REPUBLIKA.CO.ID, JAKARTA -- Indonesia sudah punya enam presiden selepas Sukarno, tetapi ruang kerja di Istana Bogor tak juga malih. Ruangan bernuansa putih cerah ini justru masih kental dengan aroma dan selera presiden pertama tersebut. Buku-buku tentang marxisme dan pemikiran Hegel mendominasi rak buku di satu sisi ruangan tersebut.
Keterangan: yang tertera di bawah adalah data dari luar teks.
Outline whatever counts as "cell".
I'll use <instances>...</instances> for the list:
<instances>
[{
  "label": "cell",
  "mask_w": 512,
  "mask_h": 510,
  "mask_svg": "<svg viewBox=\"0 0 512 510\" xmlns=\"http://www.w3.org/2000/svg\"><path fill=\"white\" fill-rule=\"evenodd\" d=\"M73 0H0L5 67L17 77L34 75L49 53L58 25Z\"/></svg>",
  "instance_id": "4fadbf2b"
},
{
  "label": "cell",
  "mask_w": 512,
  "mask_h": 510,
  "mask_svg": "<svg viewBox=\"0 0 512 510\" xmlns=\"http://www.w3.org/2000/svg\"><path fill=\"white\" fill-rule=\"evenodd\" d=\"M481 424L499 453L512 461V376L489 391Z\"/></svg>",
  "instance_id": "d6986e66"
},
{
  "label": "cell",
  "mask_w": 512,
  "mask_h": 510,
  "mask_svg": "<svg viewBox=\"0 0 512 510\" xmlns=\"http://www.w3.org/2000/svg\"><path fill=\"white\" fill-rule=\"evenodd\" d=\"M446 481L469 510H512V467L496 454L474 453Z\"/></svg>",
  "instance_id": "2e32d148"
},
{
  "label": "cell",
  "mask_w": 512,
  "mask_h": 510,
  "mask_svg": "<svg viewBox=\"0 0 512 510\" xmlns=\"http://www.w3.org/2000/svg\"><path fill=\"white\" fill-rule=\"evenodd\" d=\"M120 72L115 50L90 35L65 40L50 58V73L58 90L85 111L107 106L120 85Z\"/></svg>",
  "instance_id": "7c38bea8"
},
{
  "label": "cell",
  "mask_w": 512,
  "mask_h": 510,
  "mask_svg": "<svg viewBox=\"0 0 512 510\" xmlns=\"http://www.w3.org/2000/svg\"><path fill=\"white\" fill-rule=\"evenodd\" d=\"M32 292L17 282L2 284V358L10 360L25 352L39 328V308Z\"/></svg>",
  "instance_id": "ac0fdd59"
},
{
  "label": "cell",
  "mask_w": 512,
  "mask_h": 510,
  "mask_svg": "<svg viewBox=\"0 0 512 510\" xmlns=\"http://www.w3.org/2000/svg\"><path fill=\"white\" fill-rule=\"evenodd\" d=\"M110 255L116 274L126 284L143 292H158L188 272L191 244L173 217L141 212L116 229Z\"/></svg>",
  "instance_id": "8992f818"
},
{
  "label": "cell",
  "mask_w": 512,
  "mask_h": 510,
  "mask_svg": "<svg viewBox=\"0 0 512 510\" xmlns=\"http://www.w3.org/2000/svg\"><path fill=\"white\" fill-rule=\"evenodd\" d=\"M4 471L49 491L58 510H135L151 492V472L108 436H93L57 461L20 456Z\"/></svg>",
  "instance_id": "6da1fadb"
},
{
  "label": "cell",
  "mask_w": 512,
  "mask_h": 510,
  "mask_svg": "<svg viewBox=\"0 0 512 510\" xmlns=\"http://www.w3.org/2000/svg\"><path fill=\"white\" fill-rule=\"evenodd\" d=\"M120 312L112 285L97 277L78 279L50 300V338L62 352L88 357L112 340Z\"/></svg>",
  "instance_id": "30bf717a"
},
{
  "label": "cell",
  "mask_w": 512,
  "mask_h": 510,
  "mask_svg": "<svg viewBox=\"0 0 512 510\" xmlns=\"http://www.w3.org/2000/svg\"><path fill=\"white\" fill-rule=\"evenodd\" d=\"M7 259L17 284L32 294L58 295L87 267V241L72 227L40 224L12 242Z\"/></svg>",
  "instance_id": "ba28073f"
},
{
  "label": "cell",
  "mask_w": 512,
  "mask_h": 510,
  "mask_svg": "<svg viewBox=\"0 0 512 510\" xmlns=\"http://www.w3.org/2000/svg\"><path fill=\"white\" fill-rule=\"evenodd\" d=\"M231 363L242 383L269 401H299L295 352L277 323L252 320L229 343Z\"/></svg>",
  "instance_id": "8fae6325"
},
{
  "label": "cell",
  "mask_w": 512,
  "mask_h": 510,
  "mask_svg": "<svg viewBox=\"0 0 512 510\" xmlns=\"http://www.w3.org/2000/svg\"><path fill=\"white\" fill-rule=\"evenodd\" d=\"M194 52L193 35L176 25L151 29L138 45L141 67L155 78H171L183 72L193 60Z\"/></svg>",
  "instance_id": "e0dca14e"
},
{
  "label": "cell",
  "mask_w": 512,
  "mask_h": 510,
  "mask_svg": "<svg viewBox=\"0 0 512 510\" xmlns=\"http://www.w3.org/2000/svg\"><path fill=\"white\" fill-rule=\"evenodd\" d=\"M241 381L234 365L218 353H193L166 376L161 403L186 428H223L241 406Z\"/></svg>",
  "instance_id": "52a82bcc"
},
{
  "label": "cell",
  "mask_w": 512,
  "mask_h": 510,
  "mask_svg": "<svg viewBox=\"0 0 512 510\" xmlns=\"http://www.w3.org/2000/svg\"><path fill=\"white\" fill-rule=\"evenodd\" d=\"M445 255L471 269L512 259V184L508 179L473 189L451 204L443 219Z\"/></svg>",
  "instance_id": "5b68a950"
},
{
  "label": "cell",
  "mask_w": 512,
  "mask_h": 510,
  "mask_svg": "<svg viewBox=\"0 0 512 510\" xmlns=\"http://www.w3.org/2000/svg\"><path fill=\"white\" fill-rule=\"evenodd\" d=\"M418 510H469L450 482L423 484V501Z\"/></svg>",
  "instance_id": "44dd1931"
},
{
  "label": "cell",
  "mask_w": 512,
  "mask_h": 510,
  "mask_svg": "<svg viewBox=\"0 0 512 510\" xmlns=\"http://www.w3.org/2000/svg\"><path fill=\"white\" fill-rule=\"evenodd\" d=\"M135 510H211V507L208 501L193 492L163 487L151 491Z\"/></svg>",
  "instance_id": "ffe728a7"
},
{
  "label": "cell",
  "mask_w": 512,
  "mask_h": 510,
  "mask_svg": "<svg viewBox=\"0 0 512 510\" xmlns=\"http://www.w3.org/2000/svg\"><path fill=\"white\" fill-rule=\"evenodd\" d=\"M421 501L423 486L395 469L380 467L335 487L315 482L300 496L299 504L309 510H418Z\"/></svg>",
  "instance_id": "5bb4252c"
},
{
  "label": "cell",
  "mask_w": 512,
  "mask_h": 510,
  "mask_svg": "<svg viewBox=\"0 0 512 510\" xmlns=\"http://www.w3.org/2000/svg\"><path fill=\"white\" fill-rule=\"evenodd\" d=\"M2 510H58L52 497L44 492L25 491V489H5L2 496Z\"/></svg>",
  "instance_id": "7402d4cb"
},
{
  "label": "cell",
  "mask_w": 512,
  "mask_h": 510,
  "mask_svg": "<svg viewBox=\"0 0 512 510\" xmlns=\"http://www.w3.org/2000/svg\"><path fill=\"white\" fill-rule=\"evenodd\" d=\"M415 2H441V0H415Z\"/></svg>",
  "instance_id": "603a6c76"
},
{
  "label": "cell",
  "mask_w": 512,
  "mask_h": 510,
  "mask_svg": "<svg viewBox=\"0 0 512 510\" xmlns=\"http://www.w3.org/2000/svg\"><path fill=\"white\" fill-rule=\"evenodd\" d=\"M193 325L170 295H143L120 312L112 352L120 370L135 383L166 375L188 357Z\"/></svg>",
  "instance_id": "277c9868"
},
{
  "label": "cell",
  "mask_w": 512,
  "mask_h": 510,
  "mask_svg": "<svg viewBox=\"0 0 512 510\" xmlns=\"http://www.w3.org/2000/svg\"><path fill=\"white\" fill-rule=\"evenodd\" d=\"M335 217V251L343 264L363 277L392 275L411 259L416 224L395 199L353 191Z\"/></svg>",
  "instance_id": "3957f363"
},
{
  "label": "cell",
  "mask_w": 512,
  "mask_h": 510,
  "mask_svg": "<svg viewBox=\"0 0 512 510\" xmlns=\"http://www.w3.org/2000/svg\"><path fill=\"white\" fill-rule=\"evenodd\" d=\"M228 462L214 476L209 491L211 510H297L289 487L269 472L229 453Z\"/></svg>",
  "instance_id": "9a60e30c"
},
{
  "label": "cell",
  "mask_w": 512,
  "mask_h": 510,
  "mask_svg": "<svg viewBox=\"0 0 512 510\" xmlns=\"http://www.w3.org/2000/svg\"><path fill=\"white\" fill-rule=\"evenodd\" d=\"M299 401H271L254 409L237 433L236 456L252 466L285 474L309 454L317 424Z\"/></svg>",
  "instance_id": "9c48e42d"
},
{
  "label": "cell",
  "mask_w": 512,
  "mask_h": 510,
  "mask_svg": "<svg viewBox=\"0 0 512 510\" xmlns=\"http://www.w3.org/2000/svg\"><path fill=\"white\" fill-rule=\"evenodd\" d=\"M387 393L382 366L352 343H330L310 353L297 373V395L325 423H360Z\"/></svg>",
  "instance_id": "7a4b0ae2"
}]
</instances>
Di rak lain, rupa-rupa ensiklopedia, biografi kepresidenan AS dan tokoh-tokoh dunia, serta buku teori-teori negara menemani. Ruangan dinaungi lukisan besar Makowski tentang pernikahan Rusia yang diletakkan mendominasi tembok seberang meja kerja kepresidenan.
Sebuah meja kayu besar terletak di pojok ruangan. Meja kerja kepresidenan. Di atas meja tersaji empat buah permen tolak angin dan satu botol air mineral. Keduanya ditemani dua buku tentang mantan pemimpin Singapura Lee Kuan Yew dan satu berkas curriculum vitae milik seseorang.
Tak lama selepas azan Ashar pada Sabtu (17/10), Presiden Joko Widodo menerima Subroto, Nur Hasan Murtiaji, Stevy Maradona, Fitriyan Zamzami, Feri Kisihandi, Halimatus Sa'diyah, dan Edwin Dwi Putranto dari Republika di ruangan tersebut.
Setelah setahun berjalan, kepresidenan mulai menunjukkan dampaknya pada pria yang akrab disapa Jokowi tersebut. Jokowi mengaku dengan setengah berkelakar, raut wajahnya mengikuti pergerakan rupiah terhadap dolar. “Pas misal dolar Rp 14.800, ya mesti wajah saya beda. Nanti kalau udah di bawah Rp 13 ribu, wajahnya cerah,” kata Jokowi lalu tertawa.
Mantan wali kota Solo ini juga menuturkan, ia kian jarang mendengar musik metal kegemarannya. Padahal, dulu di Solo ia pencetus acara Rock in Solo. Konser grup rock asal Amerika Serikat, Bon Jovi, di Jakarta beberapa waktu lalu pun ia lewatkan. Demikian juga undangan menghadiri konser grup band lokal Slank.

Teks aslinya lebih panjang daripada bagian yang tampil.